Segment Start: Data to process

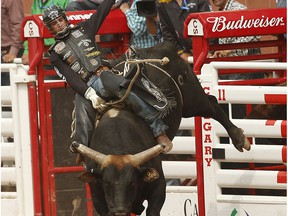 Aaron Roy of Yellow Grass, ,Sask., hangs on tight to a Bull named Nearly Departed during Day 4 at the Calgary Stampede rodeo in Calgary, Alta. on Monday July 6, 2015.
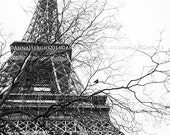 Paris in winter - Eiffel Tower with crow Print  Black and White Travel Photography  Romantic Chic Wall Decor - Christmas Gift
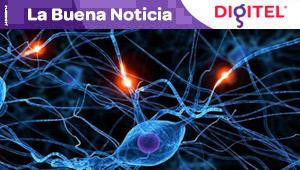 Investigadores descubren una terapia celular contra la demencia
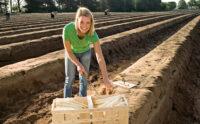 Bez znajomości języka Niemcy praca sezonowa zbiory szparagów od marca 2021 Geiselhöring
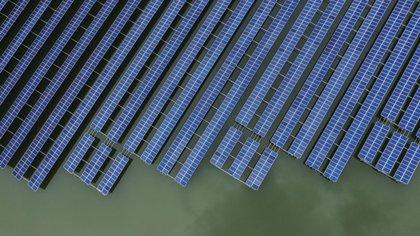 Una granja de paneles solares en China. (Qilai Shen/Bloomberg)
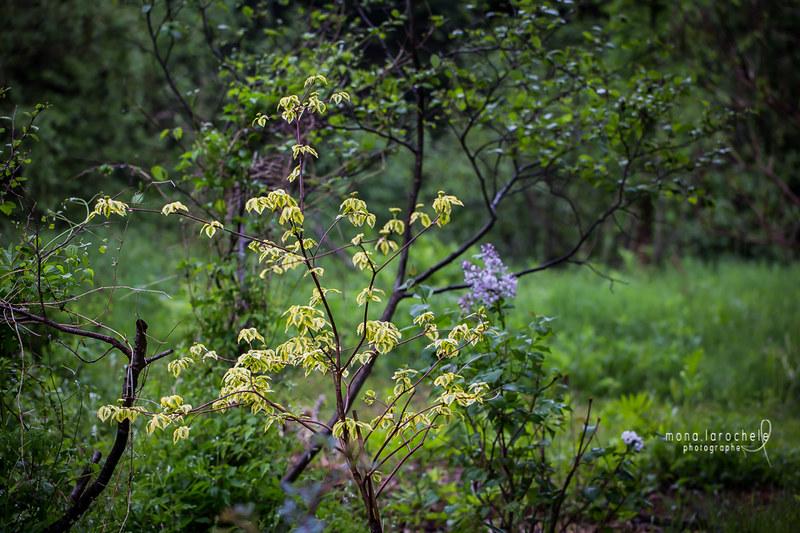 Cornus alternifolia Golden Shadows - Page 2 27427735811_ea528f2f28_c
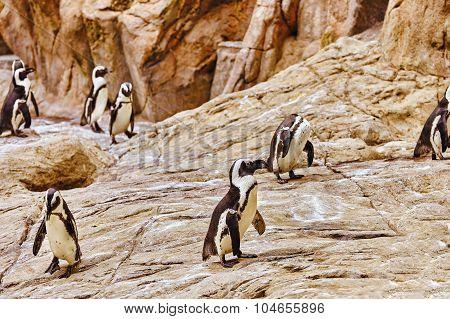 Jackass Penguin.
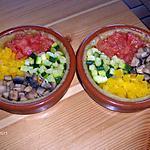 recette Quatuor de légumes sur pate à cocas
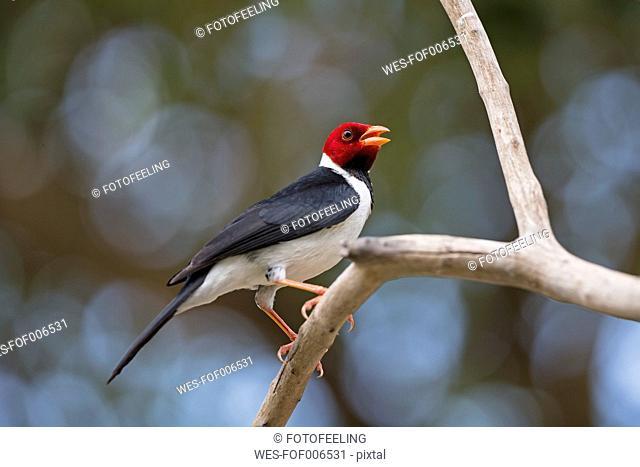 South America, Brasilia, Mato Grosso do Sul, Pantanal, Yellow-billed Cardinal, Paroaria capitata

Segment End: Data to process
Segment Start: Data to process

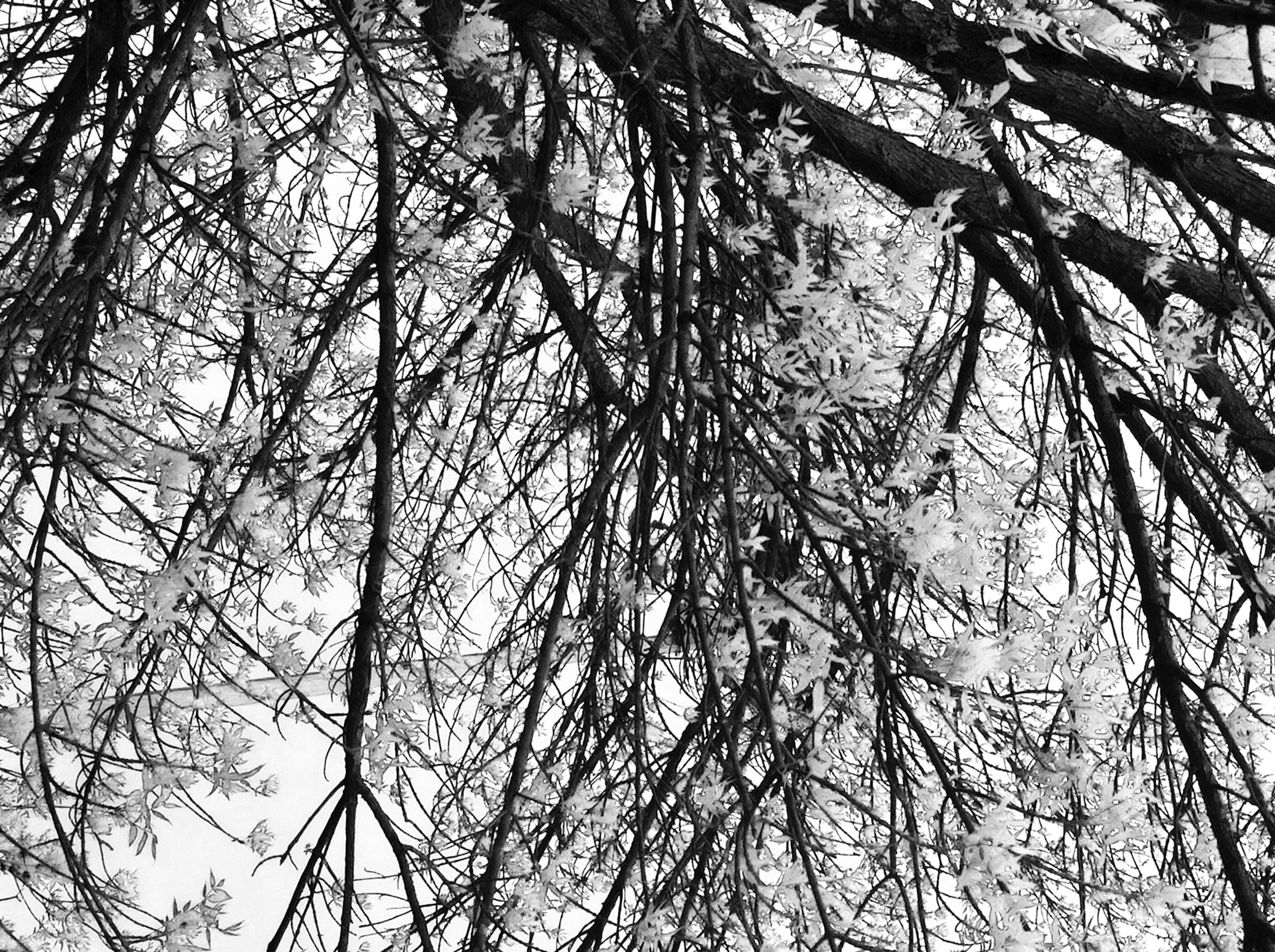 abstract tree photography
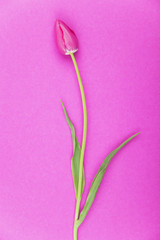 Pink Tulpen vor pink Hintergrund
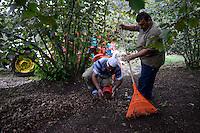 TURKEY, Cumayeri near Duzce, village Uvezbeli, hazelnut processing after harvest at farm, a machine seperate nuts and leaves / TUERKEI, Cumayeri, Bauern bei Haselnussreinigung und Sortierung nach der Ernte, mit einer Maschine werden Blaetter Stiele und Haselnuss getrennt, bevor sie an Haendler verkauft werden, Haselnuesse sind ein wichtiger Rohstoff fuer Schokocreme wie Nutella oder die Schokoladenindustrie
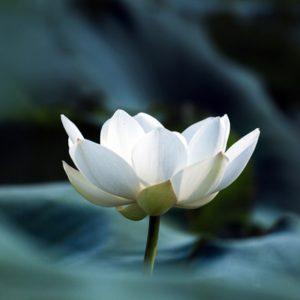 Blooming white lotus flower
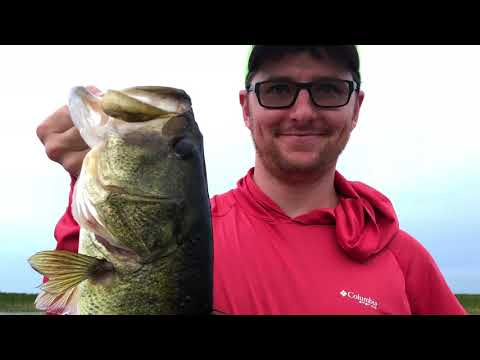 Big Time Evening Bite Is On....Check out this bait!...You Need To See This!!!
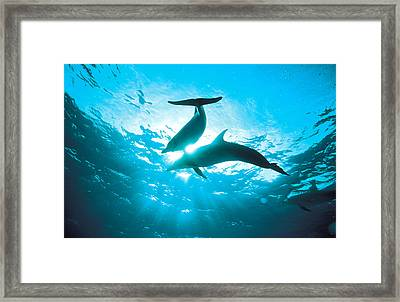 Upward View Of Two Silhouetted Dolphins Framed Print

Segment End: Data to process

Task instructions: No picture is to be printed. Output exactly the lines above from the line containing "Aaron Roy of" through the line containing "South America, Brasilia, Mato".

Task result:
 Aaron Roy of Yellow Grass, ,Sask., hangs on tight to a Bull named Nearly Departed during Day 4 at the Calgary Stampede rodeo in Calgary, Alta. on Monday July 6, 2015.
 Paris in winter - Eiffel Tower with crow Print  Black and White Travel Photography  Romantic Chic Wall Decor - Christmas Gift
 Investigadores descubren una terapia celular contra la demencia
 Bez znajomości języka Niemcy praca sezonowa zbiory szparagów od marca 2021 Geiselhöring
 Una granja de paneles solares en China. (Qilai Shen/Bloomberg)
 Cornus alternifolia Golden Shadows - Page 2 27427735811_ea528f2f28_c
 Jackass Penguin.
 recette Quatuor de légumes sur pate à cocas
 South America, Brasilia, Mato Grosso do Sul, Pantanal, Yellow-billed Cardinal, Paroaria capitata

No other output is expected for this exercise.